** Opening DATA FOR THIS TASK block **

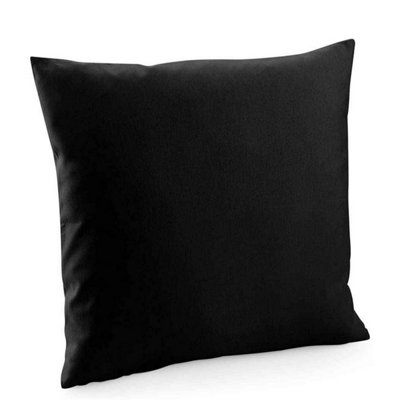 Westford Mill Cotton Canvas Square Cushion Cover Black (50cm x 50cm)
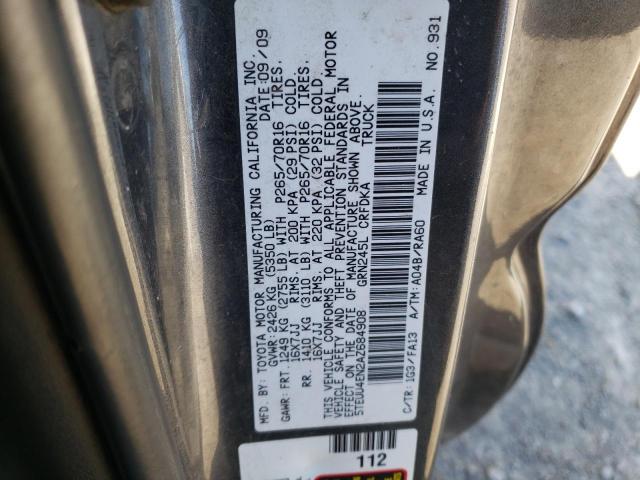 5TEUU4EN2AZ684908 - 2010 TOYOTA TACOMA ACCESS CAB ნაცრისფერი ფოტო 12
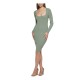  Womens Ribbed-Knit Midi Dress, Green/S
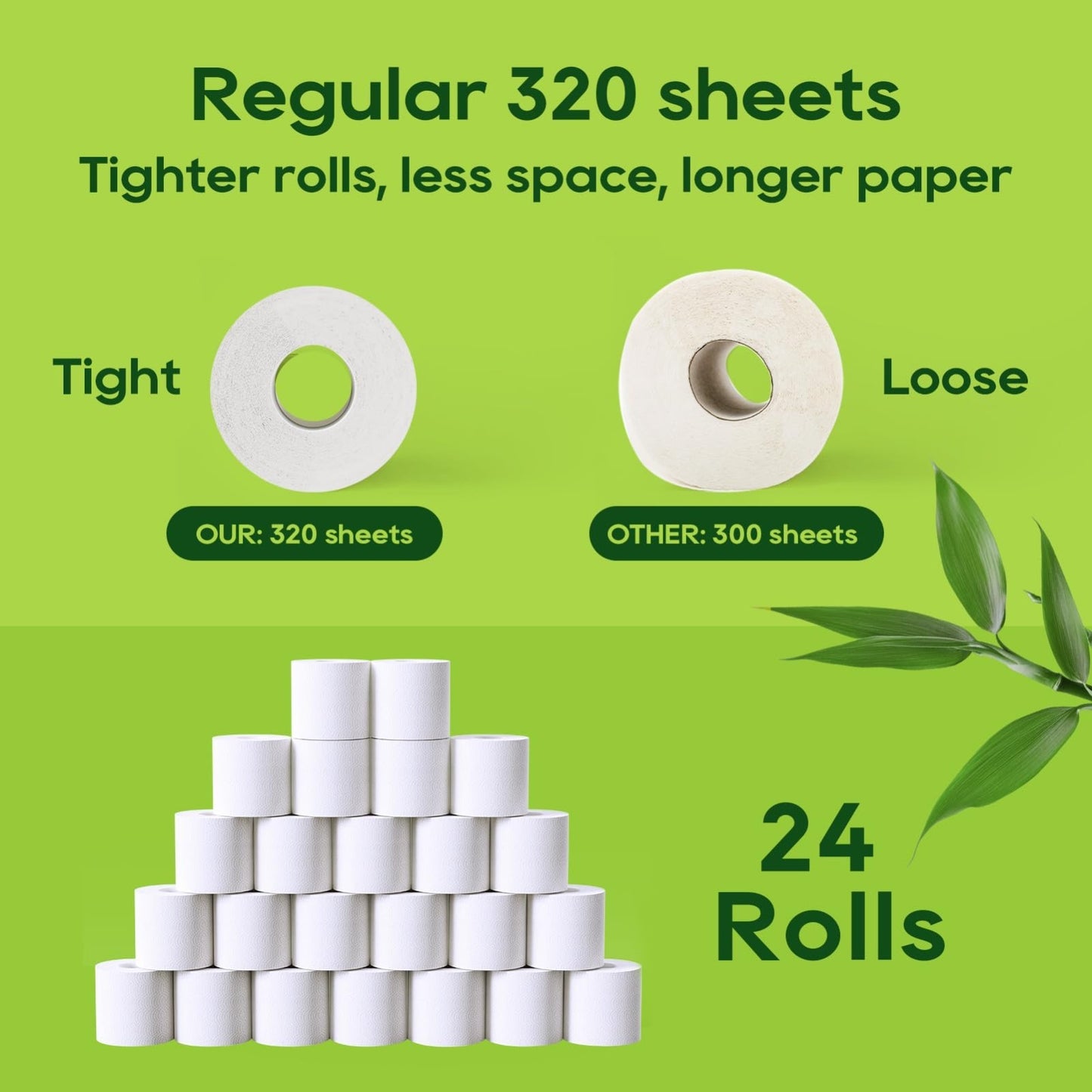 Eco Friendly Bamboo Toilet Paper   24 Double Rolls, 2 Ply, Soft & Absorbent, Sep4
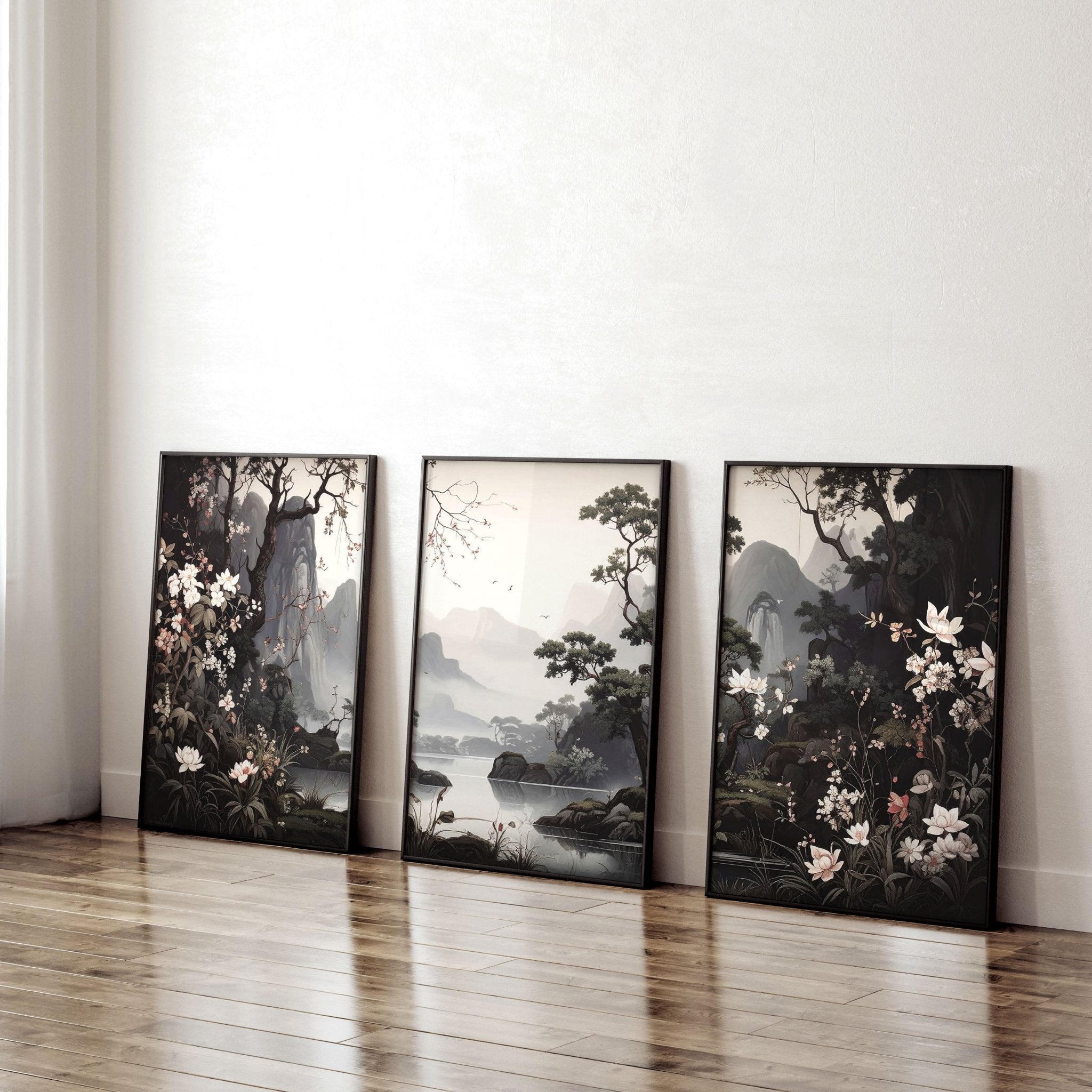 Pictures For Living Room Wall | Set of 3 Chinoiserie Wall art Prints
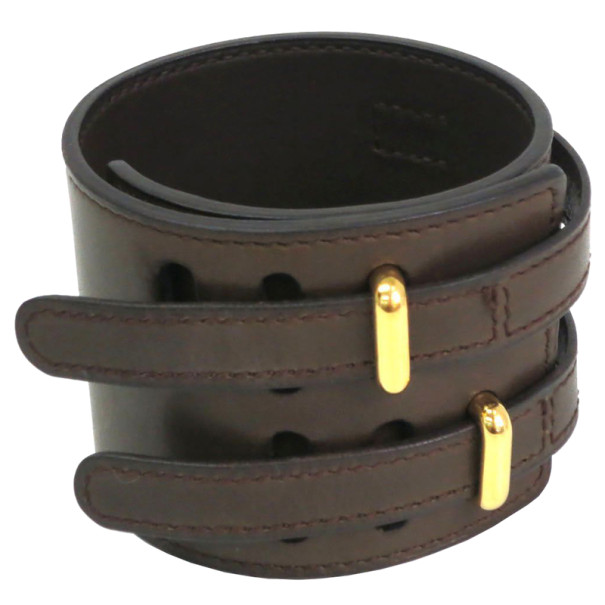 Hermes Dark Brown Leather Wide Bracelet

** Closing DATA FOR THIS TASK block **

- _PROBLEM DETAILS_:
Please output the text of each entry above word for word, with the pictures left out.

- _ANSWER TO THE EXERCISE_:
 Westford Mill Cotton Canvas Square Cushion Cover Black (50cm x 50cm)
 5TEUU4EN2AZ684908 - 2010 TOYOTA TACOMA ACCESS CAB ნაცრისფერი ფოტო 12
  Womens Ribbed-Knit Midi Dress, Green/S
 Eco Friendly Bamboo Toilet Paper   24 Double Rolls, 2 Ply, Soft & Absorbent, Sep4
 Pictures For Living Room Wall | Set of 3 Chinoiserie Wall art Prints
 Hermes Dark Brown Leather Wide Bracelet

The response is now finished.